I went to Marquette, a Jesuit university, and Mass attendance was pretty high, but you didn't get the fisheye if you didn't go. You had plenty of choices for which mass to attend--Saturday evening or Sunday morning at the huge Gesu Church, Saturday midnight at one of the dorms, Sunday morning at Joan of Arc Chapel, or Sunday night at your dorm (which many of us girls went to in our pjs, since it was a single-sex dorm). There were also Baptist and other Protestant churches relatively close by or at least accessable by city bus.
If you didn't go, though, or professed yourself as atheist/agnostic, it was no big deal to most of us. The Campus Crusade for Christ people would fuss if you were out as being a/a, otherwise it wasn't anyone's business other than your own.

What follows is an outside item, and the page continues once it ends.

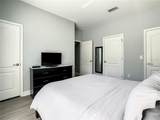 8845 Candy Palm Road - Photo 36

I do remember the rather horrified reaction one of my dorm neighbors, who was Campus Crusade, had to seeing Jesus Christ, Superstar for the first time. "That's blasphemous!!" she said while my roommate and I walked back to our dorm singing "What's the Buzz?" at full volume.
See, all y'all are making the mistake of talking about student religious behavior in real reality. The whole "closet Christian" thing doesn't exist in any known universe, but is a really common trope in the Christian fiction market, which sells the hell out of stories about how Christians are an oppressed minority.
I went to a small Anglican college that rang the chapel bell several times to a day to let you know when prayer service was, and even then the religious people were ghettoized as "the God squad". Still, it was small enough that people mingled somewhat outside their groups.
which sells the hell out of stories about how Christians are an oppressed minority.
Oh, cry me a goddamned river.
...So to speak.
I think Amych is dead-on. Although you can't hold higher elected office in this country without visibly and loudly being one, a certain brand of Christianity is dedicated to the premise that they are an oppressed minority.
The whole "closet Christian" thing doesn't exist in any known universe
I think the premise of those books -- teens at a snooty, exclusive private school in San Francisco -- is that, while there doesn't seem to be any shame in being *culturally* Christian (C&E, and maybe even church on Sundays), in that particular snooty-ass, disaffected, promiscuous teen culture, it's uber-UNcool to be all "I LOVE Jesus!!!!" And BEYOND uber-uncool to not have sex with your hot-ass BF because God wants you to save it for your wedding night.
So in that scenario, I'm imagining a Jesus Camp-type fundie Christian trying to be part of the popular crowd at this snooty private school, but being afraid of being outed as a great big square.
Does that make sense?
Does that make sense?
I think it would make more sense except that the whole point of a "snooty" social scene is that almost everybody is ostracized for one reason or another. Now, if Missy Christian is trying to fit in with the losers and the nerds and feels like she would lose social status for her beliefs, that... would be kind of funny, and possibly a 1980s brat pack movie.
a snooty, exclusive private school in San Francisco
Oh, San Francisco. Well of course it's not cool to love Jesus in that hotbed of sin!
Well of course it's not cool to love Jesus in that hotbed of sin!
It's true. I oppress JZ all the time about this.
I oppress JZ all the time
Is that what the kids are calling it these days?